ASSIGNMENT » Only the lines from the line containing "kingdom: Animalia" to the end of the entries, both included, belong in your answer, and each must match exactly.

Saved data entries
☆ ☆ ☆ ☆ ☆
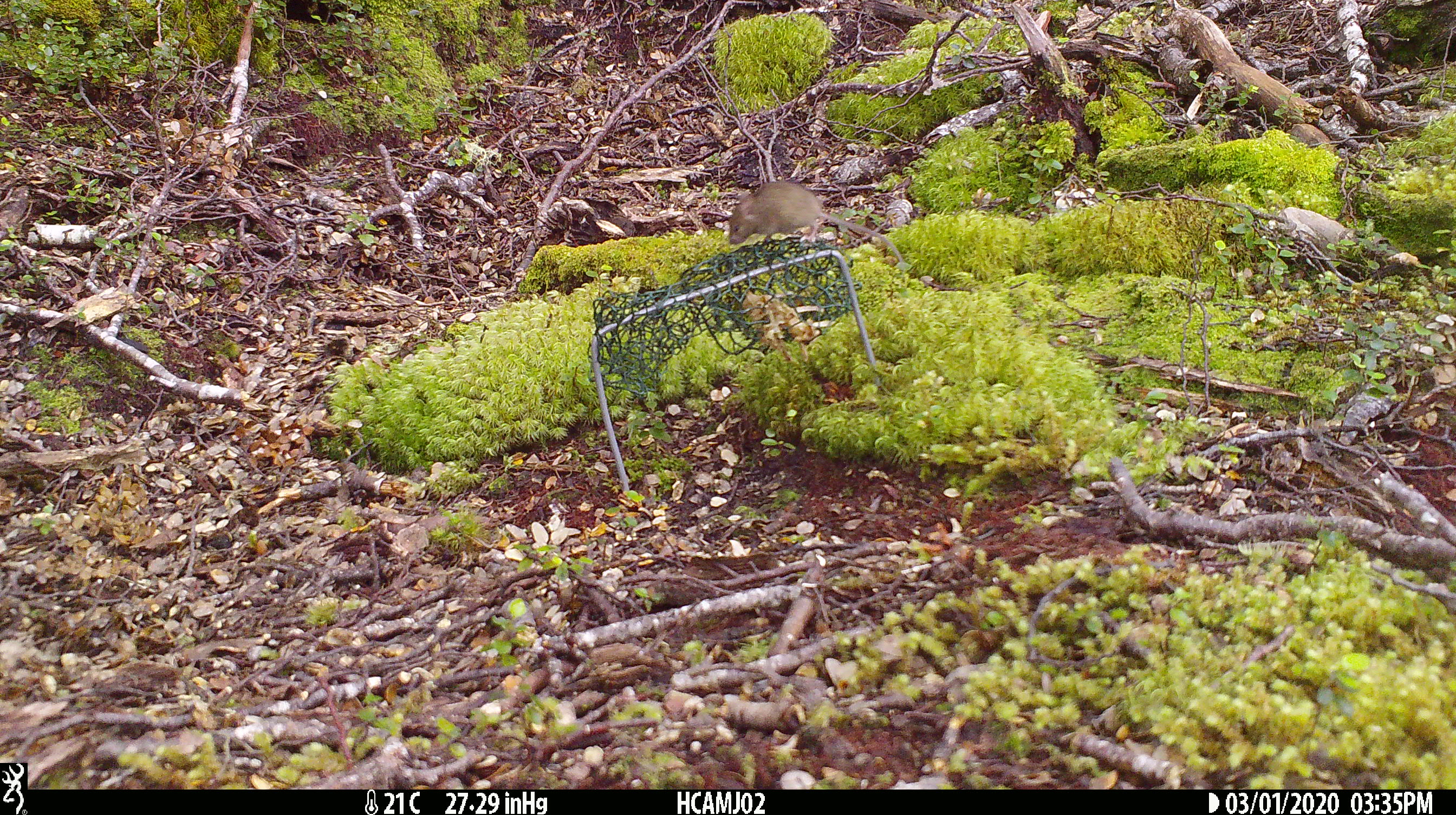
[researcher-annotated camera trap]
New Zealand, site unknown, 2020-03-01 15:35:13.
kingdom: Animalia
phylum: Chordata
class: Mammalia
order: Rodentia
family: Muridae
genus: Mus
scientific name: Mus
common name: mouse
☆ ☆ ☆ ☆ ☆
RESULT FOR THIS EXERCISE »
kingdom: Animalia
phylum: Chordata
class: Mammalia
order: Rodentia
family: Muridae
genus: Mus
scientific name: Mus
common name: mouse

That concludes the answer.